◆ SET TASKS
1. Decide whether each statement agrees with the Prometheus review, answering yes or no and quoting the words of the review that settle it. (a) The review says Prometheus has more in common with Sunshine and Event Horizon than with earlier Alien movies. (b) The review says the film leaves its themes as subtext. (c) The review faults the film for trying to raise the IQ level of the average blockbuster.
2. Reproduce the part of the Prometheus review between "In part, this" and "a little thin.", inclusive.
3. Write what comes next in the Prometheus review, picking up after its final sentence.

◆ EXTRACT TO READ
In fact, you don’t need to hold Prometheus to the impossible standard of its heritage to find it lacking. It has more in common with Danny Boyle’s Sunshine and Paul Anderson’s Event Horizon than previous Alien movies, and even those comparisons don’t always flatter it.

In part, this is a function, or at least a consequence, of its ambition. Prometheus is as promiscuous with ideas as it is stuffed with spectacle. Faith, humanity, nature, identity – all of them are thrown into the mix alongside the more resonant franchise staples: sex, pregnancy, birth, gender. But where once they were left as subtext, Scott drags them out into the light (or what passes for the light in the dim murk of planet LV-223) where they suddenly look a little thin.

No one should be criticised for trying to up the IQ level of the average blockbuster, but there’s a superficial, sophomoric quality to the film’s intelligence. Like it doesn’t really matter because, hey, no one’s really listening anyway.

◆ COLLECTED MATERIAL

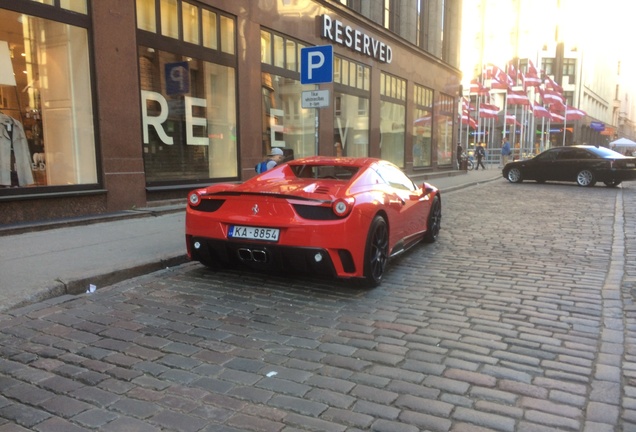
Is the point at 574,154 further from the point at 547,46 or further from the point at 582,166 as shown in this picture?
the point at 547,46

◆ ANSWERS IN ORDER
1.
(a) Yes: "It has more in common with Danny Boyle’s Sunshine and Paul Anderson’s Event Horizon than previous Alien movies"
(b) No: "But where once they were left as subtext, Scott drags them out into the light"
(c) No: "No one should be criticised for trying to up the IQ level of the average blockbuster"

2.
In part, this is a function, or at least a consequence, of its ambition. Prometheus is as promiscuous with ideas as it is stuffed with spectacle. Faith, humanity, nature, identity – all of them are thrown into the mix alongside the more resonant franchise staples: sex, pregnancy, birth, gender. But where once they were left as subtext, Scott drags them out into the light (or what passes for the light in the dim murk of planet LV-223) where they suddenly look a little thin.

3.
And so it comes down to a few scenes and a few performances that really linger in the memory. They propel Prometheus beyond the ordinary (because it is, in so many respects, extraordinary). Michael Fassbender excels as the android, David, who is entranced by Lawrence of Arabia but must somewhere have secreted a copy of Pinocchio. And there is Charlize Theron, supremely icy as the mission commander whose fate clumsily and unfairly casts her as this instalment’s Carter Burke.

But above all there is The Scene. The one that will be talked about but maybe not here. It is the point at which Noomi Rapace’s Elizabeth Shaw escapes the ghost of Ripley, if only for a second, and creates an iconic moment that will forever be hers. You’ll know it when you see it. If you can watch it.

But finally, Prometheus returns to that inevitable question: why? Why make the film? Because there was both appetite and opportunity. Why move away from so much that made the Alien franchise great? Because that was then and this is now. Why set us up for an answer you’re not prepared to give? Because of shameless studio greed. Maybe it will work. Maybe Prometheus will snap more clearly into focus with the hindsight afforded by additional sequels. Maybe the price we have to pay for a future classic is a crushing sense of present disappointment.

Anticipation

When you’re watching the trailer of the trailer of the trailer, you know the hype is unprecedented.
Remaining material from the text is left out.